Gotham Diary:
Zildjian
30 September 2011

There was no babysitting last night — Megan was down with a viral sore throat that there was nothing for but to suffer through — but I did make it to the Kitano Bar to hear Chip White Quartet’s second set. At a time when, lately, I’d be getting ready for bed, I was getting dressed instead, and sharply, too, mindful that the Kitano is in a Japanese hotel.

Before the musicians assembled, I saw the “Zildjian” marque on the back of Chip’s largest cymbal, and I remembered watching a clip about the company, which was founded by an Armenian alchemist in Istanbul in 1623, to serve the sultan’s court, and which now, somewhat more prosaically, supplies the greats of rock and pop from a factory in Massachusetts. I’m not a big fan of cymbals (except when Mozart goes for a “Turkish” effect, in which case I giggle like an unreconstructed toddler), but knowing something about the Zildjians — or, better, knowing that I had once upon a time known something about them — focused my attention on how Chip played them. What had hitherto seemed the random banging on the graduated discs now revealed rhythms and patterns that it was a pleasure to follow. Chip’s jazz is not only inspired by the classics (Parker, Gillespie, Rollins, Jackson) but an embodiment of it as well; it’s Chip’s leading from the drums that makes for a bit of difference. I especially liked his more ruminative pieces, “The Other Side of the Rainbow With Sybil” and “Rain.”

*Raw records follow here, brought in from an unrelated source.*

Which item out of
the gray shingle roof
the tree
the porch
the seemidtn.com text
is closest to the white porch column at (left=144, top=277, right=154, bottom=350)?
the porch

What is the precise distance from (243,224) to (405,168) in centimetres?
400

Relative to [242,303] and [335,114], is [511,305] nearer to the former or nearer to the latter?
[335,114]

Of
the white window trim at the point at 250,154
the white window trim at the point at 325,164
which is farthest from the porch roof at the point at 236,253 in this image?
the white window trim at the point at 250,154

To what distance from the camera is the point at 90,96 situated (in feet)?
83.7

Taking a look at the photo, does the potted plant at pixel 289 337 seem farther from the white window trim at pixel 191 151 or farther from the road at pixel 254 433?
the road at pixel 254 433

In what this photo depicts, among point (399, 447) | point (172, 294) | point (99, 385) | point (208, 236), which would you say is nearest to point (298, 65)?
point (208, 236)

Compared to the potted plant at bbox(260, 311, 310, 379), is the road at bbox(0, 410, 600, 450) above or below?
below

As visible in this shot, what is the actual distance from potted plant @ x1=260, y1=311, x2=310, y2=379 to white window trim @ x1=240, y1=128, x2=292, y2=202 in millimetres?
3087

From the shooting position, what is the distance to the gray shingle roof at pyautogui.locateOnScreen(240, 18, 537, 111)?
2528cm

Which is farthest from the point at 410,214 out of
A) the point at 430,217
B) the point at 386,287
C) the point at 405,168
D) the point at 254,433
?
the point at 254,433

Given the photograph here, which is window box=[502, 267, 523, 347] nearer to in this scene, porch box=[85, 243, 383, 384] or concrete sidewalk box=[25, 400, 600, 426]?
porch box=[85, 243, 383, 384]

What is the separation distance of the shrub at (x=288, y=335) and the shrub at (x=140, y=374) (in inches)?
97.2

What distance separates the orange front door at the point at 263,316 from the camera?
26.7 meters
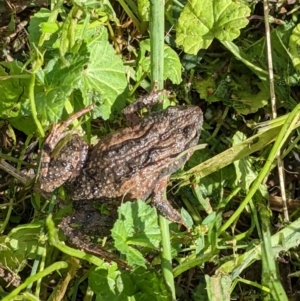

The Kitano is a great live jazz room, and I hope to go back at least a few times a year. It’s a cosy little corner of a space, and there’s a no-talking rule that didn’t need to be enforced last night. As the MC put it, “silent” is an anagram of “listen.” The frites are great, too.

***

Jonathan Levine’s 50/50 is a very rare treat: a charming and delightful movie about cancer. It is charming and delightful because the actor playing the young victim of a rare sarcoma, Joseph Gordon-Levitt, projects a persona that it is impossible not to care about. It is also not so much about him as about the people in his world, all of whom have a hard time coming to grips with his very bad luck. In a profound if cinematic way, 50/50 refutes the proposition that we all die alone: facing possible death during a delicate surgery, Adam Lerner (Mr Gordon-Levitt) seems aware that anaesthesia will assure that only he will miss the news of his death. Death is something that happens to all of us, more or less repeatedly, until at last it ceases to happen, along with everything else. At no point does the movie plump for hospital drama; for the most taken up with Adam’s course of chemotherapy, 50/50 underlines cancer’s spooky but debilitating uneventfulness. And, by the way, 50/50 is actually very funny. But do bring a hankie.